The guitarguitar Interview: David Bowie guitarist Gerry Leonard
Published on 14 February 2020
David Bowie was the greatest artist of the 20th Century.
You’re free to disagree, of course, but you’d be wrong. In terms of influence on everything can came after, in terms of the success his music on a global scale, in terms of his dominance of not only the music world but those of fine art, acting and fashion, the man born David Jones in Brixton in 1947 has zero peers.
Whether you saw him first as Ziggy Stardust, Jareth the Goblin King (as I did) or Nikola Tesla, David Bowie has cast a titanic shadow over culture, enriching lives in all sorts of cultures. It’s very easy to call someone a legend, but most pale in comparison to the Thin White Duke himself.
It has been 4 years since the Starman lifted off and left us behind, leaving a hole in the stratosphere that perhaps no one will ever fill. Love for him remains undiminished, though. As a result, these past few years have seen a special band, put together by various ‘Bowie alumni’ – members from his live and studio bands over the span of his career – tour the world playing his songs to thousands of eager fans every night.
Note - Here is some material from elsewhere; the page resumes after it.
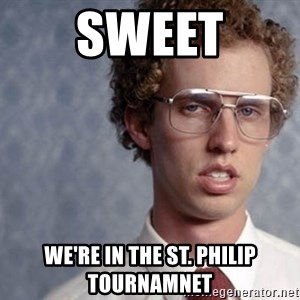 Napoleon Dynamite - sweet we're in the St. philip tournamnet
A key member of this Bowie Celebration is Gerry Leonard, aka Spooky Ghost. Leonard played on three of David’s records (Heathen, Reality and The Next Day) as well as acting as Bowie’s musical director on his last worldwide tour, 2003-4’s A Reality Tour. As a player, Gerry is really interesting, as he makes full use of the possibilities of technology to extend the reach of what guitars are ‘supposed’ to do. As a player who grew up on not only 90s Bowie but also Radiohead and Nine Inch Nails, his attitude to sonics make a lot of sense to me. As often happens in this job, it dawned on me, after seeing an ad for the tour, that he might be up for having a chat! It also dawned on me that I might be able to swipe a few tips and tricks to use in my own playing!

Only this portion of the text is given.